## EXTRAIT À LIRE
====================

Ces énoncés sont parfois inquiétants, parfois enthousiasmants, parfois utopiques et parfois déjà bien réels. Il ne s’agit pas ici d’en faire l’analyse, ni de les commenter – chacun pouvant faire l’objet de plusieurs articles – mais plutôt de les garder à l’esprit comme base de réflexion.

Limite de l’ingénierie industrielle appliquée à la conception des dispositifs de formation

Le modèle de l’ingénierie industrielle appliqué à la formation a été déterminant entre les années 1980 et 2000 en France pour bâtir l’édifice de la formation professionnelle continue et marquer sa crédibilité. Montrer que la formation pouvait se construire avec rigueur et méthode semblait alors nécessaire à l’instauration et à la professionnalisation du secteur.

Mais aujourd’hui, le modèle de l’ingénierie industrielle est-il encore adapté ou du moins suffisant pour outiller la construction des objets et des environnements propres au développement d’écosystèmes apprenants ?

====================

## DONNÉES FOURNIES
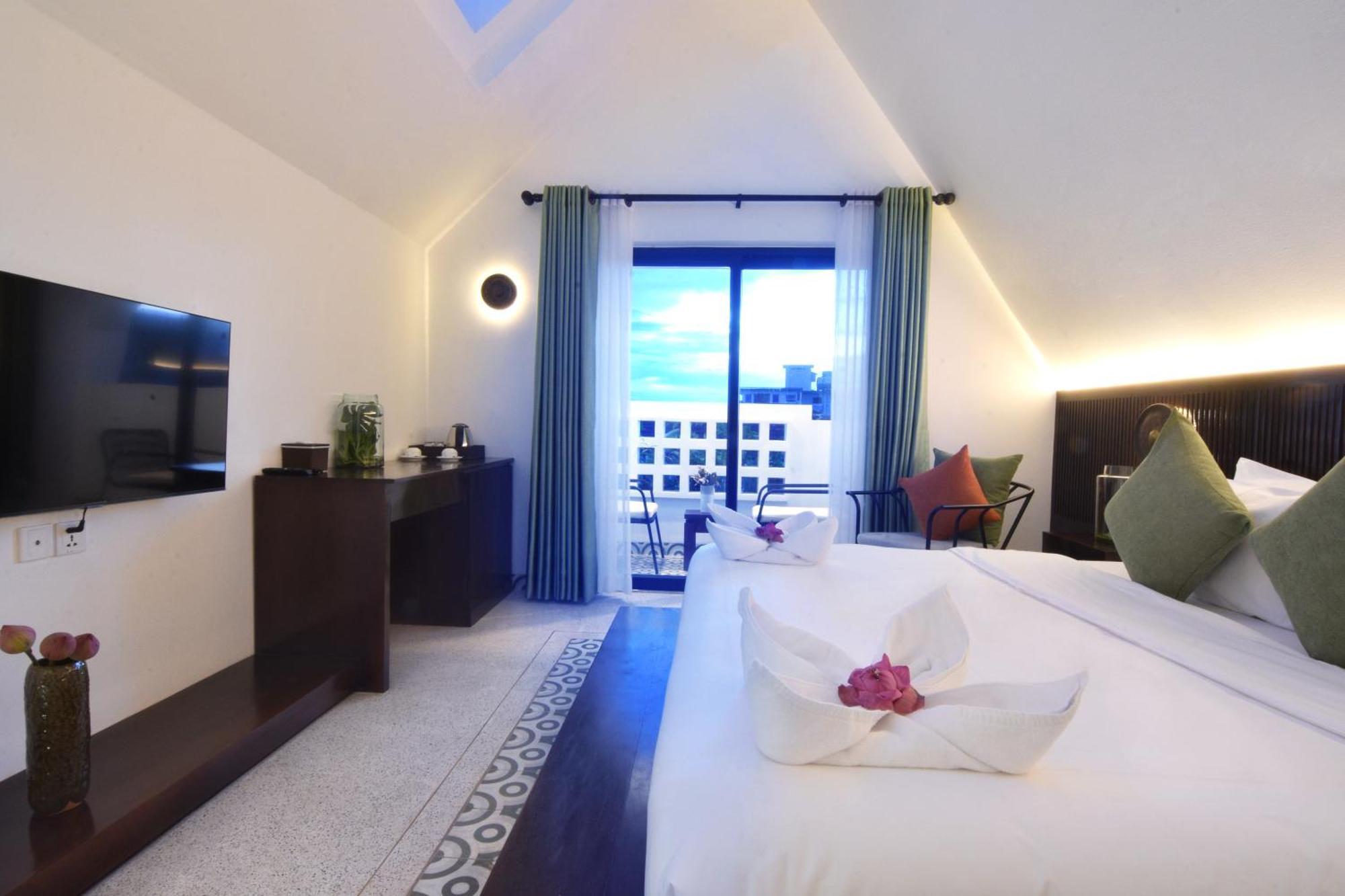 Aborest Tropical Hostel Siem Reap Dış mekan fotoğraf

====================

## CONSIGNE
Recopiez en entier l'extrait sur l'ingénierie industrielle appliquée à la formation, sans y changer un mot. Le matériel ne joue ici aucun rôle.

## RÉPONSE CI-DESSOUS
Ces énoncés sont parfois inquiétants, parfois enthousiasmants, parfois utopiques et parfois déjà bien réels. Il ne s’agit pas ici d’en faire l’analyse, ni de les commenter – chacun pouvant faire l’objet de plusieurs articles – mais plutôt de les garder à l’esprit comme base de réflexion.

Limite de l’ingénierie industrielle appliquée à la conception des dispositifs de formation

Le modèle de l’ingénierie industrielle appliqué à la formation a été déterminant entre les années 1980 et 2000 en France pour bâtir l’édifice de la formation professionnelle continue et marquer sa crédibilité. Montrer que la formation pouvait se construire avec rigueur et méthode semblait alors nécessaire à l’instauration et à la professionnalisation du secteur.

Mais aujourd’hui, le modèle de l’ingénierie industrielle est-il encore adapté ou du moins suffisant pour outiller la construction des objets et des environnements propres au développement d’écosystèmes apprenants ?